FILM REVIEW: Rogue One: A Star Wars Story

Rogue One

When I initially heard of Rogue One being the first of many Star Wars spin-off movies, I was sceptical.

Not because I didn’t have faith in director Gareth Edwards to deliver a decent product, mind; I personally found 2014’s Godzilla to be a more than bearable film. No, I was apprehensive towards the title because I couldn’t see how the infinitely watchable Star Wars: The Force Awakens could be surpassed when it came to modern Star Wars titles – how could I invest in and care about a set of characters we’d never even heard of? Now, after seeing the film, I’m wondering if I’ll care nearly as much about Rey and the gang as I did this bunch of ragtag heroes.

Yes, you can stop holding your breath: Rogue One: A Star Wars Story is a really, really solid entry into the legendary universe we’ve loved since its inception way back in 1977. Telling the previously touched-upon story of how the rebels acquired the Death Star plans to combat Darth Vader’s iconic warship, Rogue One feels refreshingly different from the typical space opera affair. There’s still the elements that make this feel very much a part of the chronology – the force, Jedi, droids, the Empire – but it’s the delivery of all of these beloved features that makes the film stand above what it potentially could have fallen in to; that being, a forgettable exposition piece that serves to do nothing more than provide backstory.

Instead, what we get is a thrilling journey of redemption and bravery that manages to remain self-contained, and yet feel like it has such far-reaching repercussions. Fans of the saga will know precisely how this film is going to end, and yet that doesn’t detract from the impending sense of doom that casts a menacing shadow over the entire movie. If anything, knowing the conclusion makes matters even more pressing, because the stakes are set so incredibly high and – as any keen observer of mortality will tell you – not everybody is expected to make it out alive in this one. Characters are more expendable than ever before this time around, and that makes every blaster shot and explosion all the more dangerous.

Jyn Erso from Star Wars Rogue One
Source: Endgadget

The perilous state the characters are in wouldn’t matter if we didn’t care for them, but this certainly isn’t the case. Whether it’s the lovable pilot Bodhi Rook (Riz Ahmed), or protagonist Jyn’s (Felicity Jones) suspicious captain companion Cassian Andor (Diego Luna); all of the players on the board feel like real people that have existed long before the movie takes place. Peril feels exactly how it should: perilous. And this is certainly the case when you’ve got a solid villain in the form of Orson Krennic (played excellently by the Australian Ben Mendelsohn) – a leading Empire foe who’s happy to show off the power of his new killer base. Maybe you could even expect to see a few familiar faces dotted here and there, but I won’t spoil that in this review.

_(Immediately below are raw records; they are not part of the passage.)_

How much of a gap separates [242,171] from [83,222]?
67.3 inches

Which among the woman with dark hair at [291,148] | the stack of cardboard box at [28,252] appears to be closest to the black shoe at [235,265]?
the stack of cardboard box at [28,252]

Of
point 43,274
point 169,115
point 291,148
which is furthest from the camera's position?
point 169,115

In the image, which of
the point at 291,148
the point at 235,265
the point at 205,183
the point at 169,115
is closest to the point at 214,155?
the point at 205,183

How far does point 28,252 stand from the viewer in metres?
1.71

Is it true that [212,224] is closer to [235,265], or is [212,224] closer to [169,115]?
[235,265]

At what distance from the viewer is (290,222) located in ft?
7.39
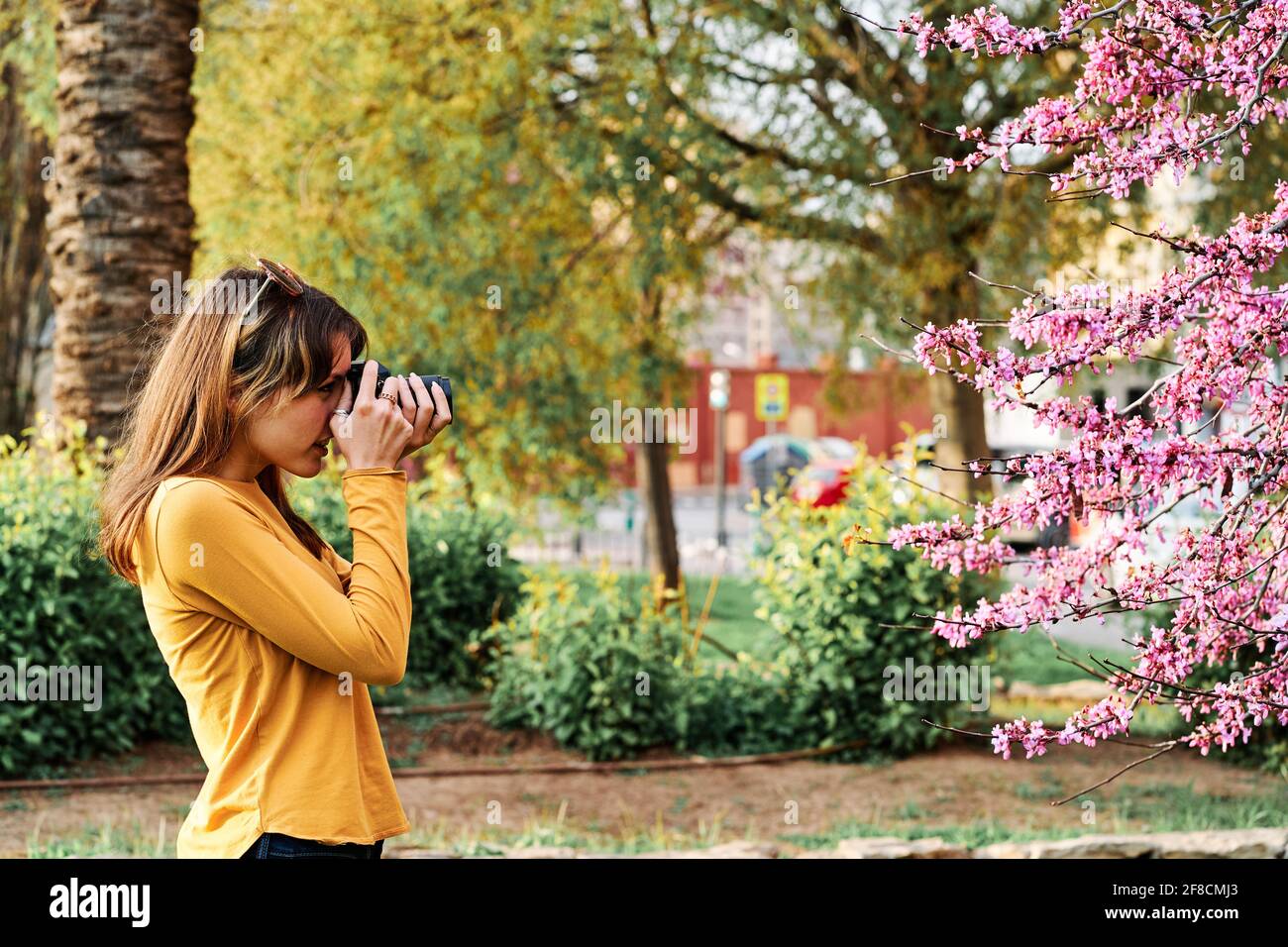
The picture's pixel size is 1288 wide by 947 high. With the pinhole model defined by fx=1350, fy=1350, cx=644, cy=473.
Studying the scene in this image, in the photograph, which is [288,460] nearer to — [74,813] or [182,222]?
[74,813]

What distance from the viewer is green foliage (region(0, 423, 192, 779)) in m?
6.16

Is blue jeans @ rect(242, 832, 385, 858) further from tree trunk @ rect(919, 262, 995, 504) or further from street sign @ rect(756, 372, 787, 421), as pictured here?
street sign @ rect(756, 372, 787, 421)

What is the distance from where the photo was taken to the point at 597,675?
283 inches

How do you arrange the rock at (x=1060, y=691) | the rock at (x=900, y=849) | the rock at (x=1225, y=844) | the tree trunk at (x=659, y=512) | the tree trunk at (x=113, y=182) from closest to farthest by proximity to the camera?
1. the rock at (x=1225, y=844)
2. the rock at (x=900, y=849)
3. the tree trunk at (x=113, y=182)
4. the rock at (x=1060, y=691)
5. the tree trunk at (x=659, y=512)

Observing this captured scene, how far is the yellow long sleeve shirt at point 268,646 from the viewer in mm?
1944

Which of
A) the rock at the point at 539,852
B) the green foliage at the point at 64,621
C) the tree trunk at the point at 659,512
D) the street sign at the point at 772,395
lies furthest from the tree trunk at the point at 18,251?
the rock at the point at 539,852

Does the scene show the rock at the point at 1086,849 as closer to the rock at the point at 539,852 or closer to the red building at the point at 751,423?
the rock at the point at 539,852

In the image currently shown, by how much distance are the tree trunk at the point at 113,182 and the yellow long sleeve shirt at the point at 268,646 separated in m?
5.05

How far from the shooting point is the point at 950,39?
2783 millimetres

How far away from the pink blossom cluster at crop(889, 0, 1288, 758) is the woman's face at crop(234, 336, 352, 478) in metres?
1.21

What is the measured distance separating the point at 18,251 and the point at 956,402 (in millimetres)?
10703

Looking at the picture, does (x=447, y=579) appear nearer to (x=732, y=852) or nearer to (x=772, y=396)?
(x=732, y=852)
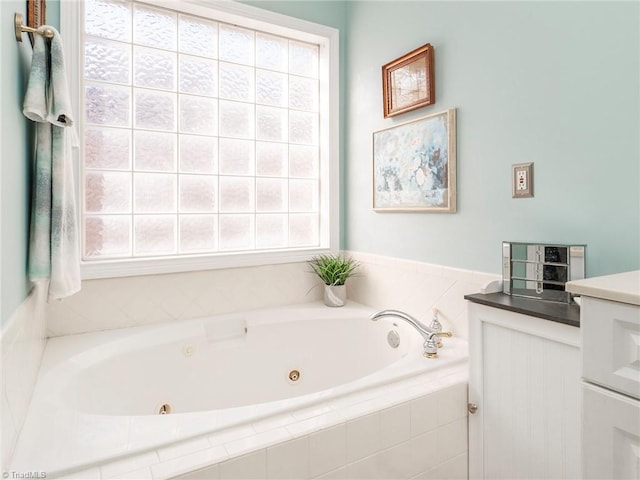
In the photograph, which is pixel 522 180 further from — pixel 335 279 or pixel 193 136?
pixel 193 136

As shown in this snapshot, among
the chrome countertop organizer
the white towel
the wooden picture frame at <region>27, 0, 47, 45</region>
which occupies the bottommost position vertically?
the chrome countertop organizer

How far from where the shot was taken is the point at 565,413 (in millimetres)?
1145

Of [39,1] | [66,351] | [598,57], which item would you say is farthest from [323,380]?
[39,1]

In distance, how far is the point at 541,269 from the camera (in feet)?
4.59

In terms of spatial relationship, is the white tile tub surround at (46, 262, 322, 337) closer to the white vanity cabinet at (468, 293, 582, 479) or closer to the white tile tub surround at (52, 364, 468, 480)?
the white tile tub surround at (52, 364, 468, 480)

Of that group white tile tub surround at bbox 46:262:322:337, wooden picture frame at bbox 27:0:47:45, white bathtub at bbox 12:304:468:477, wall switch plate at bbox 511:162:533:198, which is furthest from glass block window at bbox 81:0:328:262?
wall switch plate at bbox 511:162:533:198

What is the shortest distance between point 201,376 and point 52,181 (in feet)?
3.77

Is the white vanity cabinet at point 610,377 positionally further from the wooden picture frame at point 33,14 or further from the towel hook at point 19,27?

All this action and chaotic drama is all the more stunning in how Gareth Edwards chooses to show everything; visually, this is one of the most striking Star Wars entries to date – and one of the most gritty. As mentioned, the director’s previous work with Godzilla has allowed him to master the art of scale, and when it’s required, the threats do seem truly insurmountable. Not only this, but there’s also several shots which stand out as genuinely beautiful. One in the trailer for example, which shows the Death Star eclipsing the Sun over the desert planet of Jedha, truly manages to capture the sense of dread that the scene calls for. I’m sure many fans would’ve been happy with a handful of callbacks and some space battles, but so much effort has been put in to make Rogue One a stunning film at parts.

Not only is the movie beautiful at times, but it’s somehow simultaneously coated with a film of dirt and mud that makes everything feel so much more raw than what has came before (or, chronologically speaking, after). In other Star Wars titles, the Stormtroopers would have a certain sheen that made their armour seem impenetrable; here, even they suffer from the horrors of war and have scars to tell the stories. It’s a bold direction to take the series, and one which will hopefully be adopted in future entries or spin-offs.

Rogue One

Despite the arguably more mature tone, there’s still a whole heap of callbacks throughout the 130-minute run time. Whether it’s subtle, nuanced hints towards aspects previously seen, or full-blown cameos that’ll have fans jumping with joy – Rogue One certainly knows its roots. At times, some may find these to be a little too frequent and conclude that it’s arguably pandering, but I’d say that it’s easy to turn a blind eye to all the easter eggs if you’re not familiar with them. It’s truly a movie that gives you more the more you put into it, and as a fan of the series, I was loving every second of it.

Rogue One: A Star Wars Story isn’t quite a flawless film, though – few ever are. The main issues here come with the pacing of the first act, when several new faces are all introduced one after the other. It’s understandable, because we’re witnessing the introductions of many completely unknown figures, but there’s moments at which the movie jumps around so much it’s almost unbearable. Thankfully, this only feels like it happens for maybe the first 30-minutes, and from this point on you can sit back and truly enjoy the meticulous story being woven.